User and Entity Behavior Analytics, or UEBA, is a cybersecurity solution businesses can leverage to prevent account takeover fraud (ATO) and other types of fraudulent activity.

 

UEBA relies on machine learning and behavioral analytics to detect anomalies in user and device behavior that could indicate a possible security threat.

Understanding UEBA

UEBA is typically part of a company’s overall enterprise security system, using data analytics and machine learning algorithms to process large volumes of user and device behavior data.

 

In turn, companies can glean important insights about regular behavior patterns of privileged users and devices so it’s easier to identify and flag outliers in real time.

 

Comparing UEBA and UBA

UEBA is a relatively new term in the cybersecurity space and an updated version of UBA, User Behavior Analytics. 

 

The biggest difference between the two is that UEBA monitors entity and device behavior, like routers, Internet of Things (IoT) devices, and servers, in addition to user behavior. In other words, UEBA is more advanced than UBA and can detect more types of threats.

 

Comparing UEBA and NTA

Network Traffic Analysis (NTA) has a primary focus on monitoring activities within a certain network, while UEBA is concerned with specific users, devices, and applications. 

 

A business may implement both UEBA and NTA as a strategic and layered approach to cybersecurity for better threat detection.

Why Companies Need UEBA

Businesses across all sectors continue to face rising cybersecurity risks. In particular, organizations in retail, ecommerce, finance, and healthcare are attractive targets for cybercriminals given the vast amount of sensitive customer data and information they collect and store.

 

One of the most common types of fraud these companies must combat is account takeover fraud. According to one report, over a quarter of all businesses, or 26%, face attempted ATO attacks every week, and ATO attempts are up 354% year over year.

 

These attacks can cause a tremendous amount of damage. For example, if an unauthorized user gains access to an employee’s account, they could come into possession of sensitive customer information, confidential company data, and intellectual property. Companies face costly consequences and loss of consumer trust as a result of such attacks – in fact, an average breach using stolen credentials costs companies $4.2 million to resolve.

 

When cybercriminals gain access to customer accounts, the results can also cause financial and reputational damage. Although taking over a customer account will not give the criminal access to the entire organization’s data, the way an employee account can, it still opens the door to various types of fraudulent activity, such as fraudulent purchases or money transfers. These sorts of fraudulent activities can cost three to four times the value of the initial transaction to resolve.

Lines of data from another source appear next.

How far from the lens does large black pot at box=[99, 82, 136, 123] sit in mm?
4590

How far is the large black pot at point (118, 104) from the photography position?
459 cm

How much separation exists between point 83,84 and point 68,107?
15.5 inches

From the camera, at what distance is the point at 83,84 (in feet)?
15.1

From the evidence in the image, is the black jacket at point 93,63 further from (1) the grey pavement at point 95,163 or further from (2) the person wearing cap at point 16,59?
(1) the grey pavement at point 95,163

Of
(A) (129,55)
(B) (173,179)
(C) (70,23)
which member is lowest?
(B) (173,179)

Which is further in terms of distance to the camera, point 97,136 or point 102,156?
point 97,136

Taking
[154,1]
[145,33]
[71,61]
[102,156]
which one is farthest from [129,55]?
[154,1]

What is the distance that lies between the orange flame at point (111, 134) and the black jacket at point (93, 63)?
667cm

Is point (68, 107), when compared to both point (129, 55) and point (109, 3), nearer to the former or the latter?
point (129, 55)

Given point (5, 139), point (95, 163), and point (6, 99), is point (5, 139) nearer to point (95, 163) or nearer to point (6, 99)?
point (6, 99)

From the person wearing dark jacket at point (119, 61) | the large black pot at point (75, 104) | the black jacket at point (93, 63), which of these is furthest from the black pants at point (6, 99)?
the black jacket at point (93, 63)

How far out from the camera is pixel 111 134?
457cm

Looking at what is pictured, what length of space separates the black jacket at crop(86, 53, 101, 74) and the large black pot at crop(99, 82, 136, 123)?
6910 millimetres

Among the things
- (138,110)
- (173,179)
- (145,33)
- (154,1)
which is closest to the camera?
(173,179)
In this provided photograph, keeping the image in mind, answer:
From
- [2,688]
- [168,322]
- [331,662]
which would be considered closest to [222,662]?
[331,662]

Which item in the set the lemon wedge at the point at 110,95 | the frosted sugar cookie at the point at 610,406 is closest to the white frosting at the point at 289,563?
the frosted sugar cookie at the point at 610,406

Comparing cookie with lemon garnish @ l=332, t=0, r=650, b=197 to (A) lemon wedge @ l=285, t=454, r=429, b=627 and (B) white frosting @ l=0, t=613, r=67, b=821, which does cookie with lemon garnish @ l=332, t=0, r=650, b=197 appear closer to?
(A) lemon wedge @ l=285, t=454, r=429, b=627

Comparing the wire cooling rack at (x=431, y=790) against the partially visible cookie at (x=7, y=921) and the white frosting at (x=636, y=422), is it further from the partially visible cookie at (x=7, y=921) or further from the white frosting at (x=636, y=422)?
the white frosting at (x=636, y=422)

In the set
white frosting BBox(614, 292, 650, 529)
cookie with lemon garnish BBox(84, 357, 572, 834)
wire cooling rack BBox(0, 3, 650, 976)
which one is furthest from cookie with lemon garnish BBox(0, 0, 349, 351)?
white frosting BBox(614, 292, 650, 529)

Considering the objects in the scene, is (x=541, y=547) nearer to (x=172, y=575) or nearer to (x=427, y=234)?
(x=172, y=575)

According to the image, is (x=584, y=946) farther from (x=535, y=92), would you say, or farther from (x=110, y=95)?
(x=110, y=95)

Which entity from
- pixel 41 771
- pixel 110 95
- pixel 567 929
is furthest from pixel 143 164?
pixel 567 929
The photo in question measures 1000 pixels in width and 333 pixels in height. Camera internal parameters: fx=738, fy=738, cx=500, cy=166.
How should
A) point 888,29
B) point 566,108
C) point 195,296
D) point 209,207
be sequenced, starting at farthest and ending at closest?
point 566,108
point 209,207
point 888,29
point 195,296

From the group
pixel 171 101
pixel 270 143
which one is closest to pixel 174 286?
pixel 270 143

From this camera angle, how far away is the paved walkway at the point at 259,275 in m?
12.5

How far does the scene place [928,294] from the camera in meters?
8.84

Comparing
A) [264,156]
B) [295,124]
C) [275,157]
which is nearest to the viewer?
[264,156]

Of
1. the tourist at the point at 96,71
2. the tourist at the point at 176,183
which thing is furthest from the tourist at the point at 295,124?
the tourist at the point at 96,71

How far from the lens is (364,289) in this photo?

This adds up to billions of dollars in losses, with the typical organization losing 5% of revenue to fraud annually.

 

All in all, the threat landscape is constantly evolving. Companies must implement proactive security measures such as UEBA that can adapt to fraudsters’ increasingly sophisticated tactics to avoid potential vulnerabilities in their systems.

The Three Pillars of UEBA

Use Cases:

UEBA should be relevant for a multitude of fraud prevention use cases, unlike specialized systems that may only focus on trusted host monitoring, employee monitoring, or something similar. 

 

The key differentiator of UEBA is that it can monitor and assess threats from both user and entity behavior, making it easier for companies to identify suspicious activity and pinpoint it to a specific malicious outsider, internal bad actor, or compromised device or server.

 

Data Sources:

UEBA assesses diverse data feeds for a more comprehensive view of a company’s threat landscape. This means a UEBA solution can ingest and analyze data from:  

 

  • General data repositories
  • SIEM integration
  • Log management integration

 

Analytics:

A core aspect of UEBA solutions is that they use advanced data analytics and innovations like machine learning, deep learning, algorithms, and statistical models to detect anomalies that may evade traditional methods so companies can respond promptly to threats.

 

How UEBA Works - Analytics Methods

UEBA systems use machine learning algorithms and other analytics methods for user profiling, behavior analytics, pattern recognition, and more, all of which we’ll discuss in further detail below.

 

Data Collection

First, UEBA systems collect data by integrating with a number of diverse sources including logs, user activity records, and network and IP data.

 

It’s critical that these systems aggregate data from various channels to create a more holistic view of user and entity behavior rather than being one-dimensional with just a single data source.

 

User Profiling

With the large volume of data that a UEBA system collects and analyzes, it’s able to create user profiles, or baseline behavior patterns, that are typical to users. Variations from these benchmarks can be flagged as possible security threats that deserve further evaluation. 

 

These are not static profiles, as the machine learning component of these systems allows for more dynamic profiling that continuously adapts based on evolving behavior patterns.

 

Real-time Monitoring

UEBA systems work in real time, constantly analyzing new data inputs and behaviors. This enables continuous monitoring of user activities and entity behaviors, giving organizations the ability to respond promptly to threats as they arise.

 

Threat Detection

Anomaly detection is one of the core functionalities of UEBA systems, which works to identify deviations from established behavioral norms that may indicate a possible threat is underway.

 

The system can then assign a risk score depending on how severe the behavioral inconsistency is and alert the appropriate security team of the suspicious activity for a swift response.

 

A higher risk score will signify a greater threat, which helps an organization be more efficient with how they deploy their security resources.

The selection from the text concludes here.